Ferroptosis, an iron-dependent form of regulated cell death driven by lipid peroxidation, is increasingly recognized as a contributor to tumor progression and therapy response. Two of the most widely studied oncogenic regulators, the E3 ubiquitin ligase MDM2 and the Notch receptor family, have been independently reported to modulate ferroptosis through effects on p53/SLC7A11, NUMB/Notch/GPX4, and mitochondrial metabolism.
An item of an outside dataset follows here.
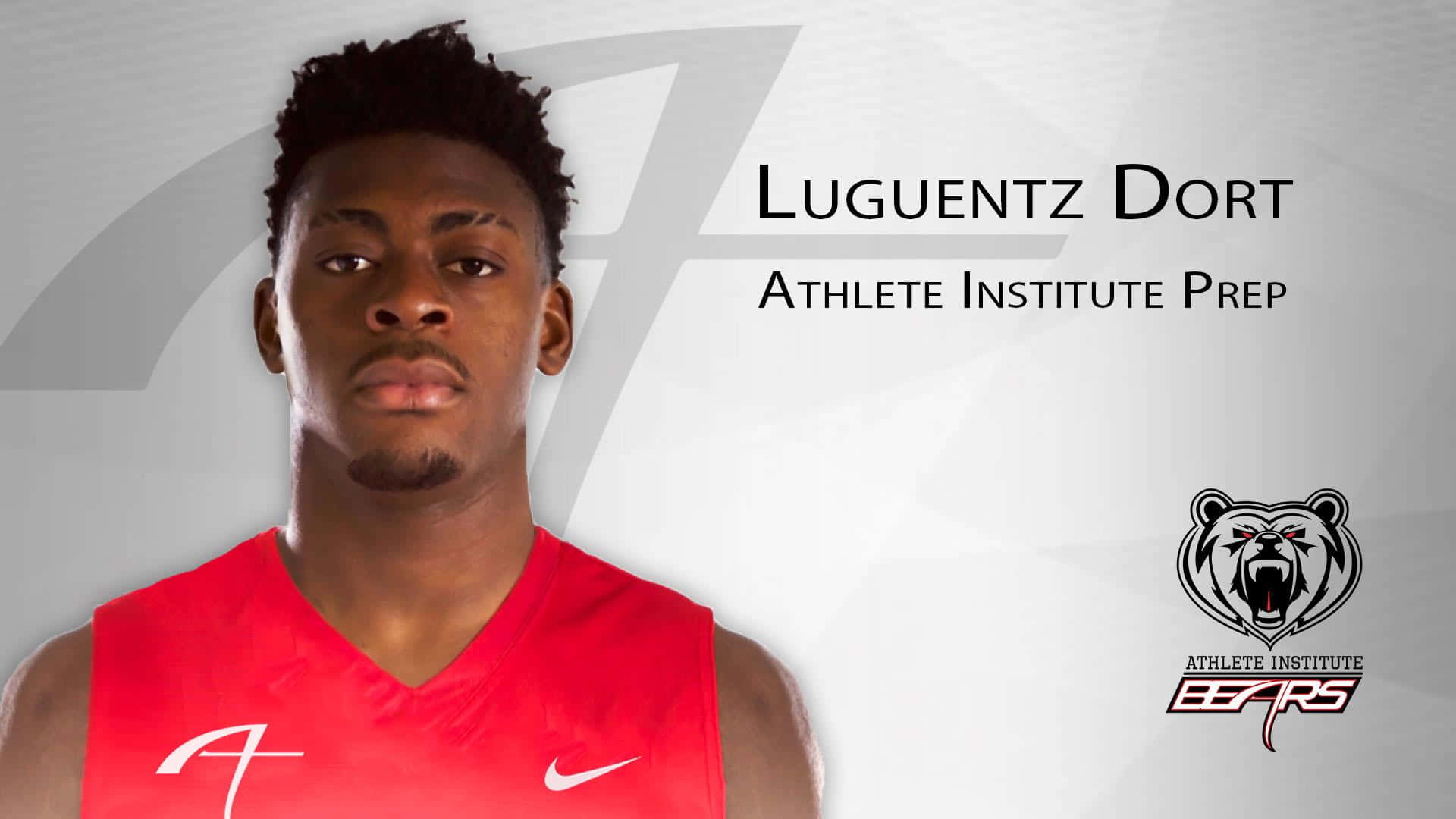 Luguentz Dort Athlete Institiute Prep Poster Background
This review surveys the primary experimental evidence for these interactions and evaluates the extent to which MDM2- and Notch-dependent pathways converge on ferroptosis effectors across cancer types. We then examine how the resulting metabolic changes, mitochondrial respiration, lipid peroxidation, cystine/glutathione homeostasis, and iron handling, intersect with tumor immune evasion and with organ-specific metastatic colonization. Throughout, we distinguish mechanistically coupled interactions (demonstrated in a single experimental system) from parallel or correlative observations across disparate systems. We conclude by outlining specific experimental gaps, including the scarcity of matched MDM2 and Notch manipulation data in single-tumor models, the unresolved context dependence of Notch’s pro- and anti-ferroptotic effects, the dual role of ferroptosis in anti-tumor immunity versus immune-cell fitness, and the lack of validated clinical biomarkers. The synthesis is intended as a resource for investigators designing mechanistic studies, rather than as a prescriptive therapeutic framework.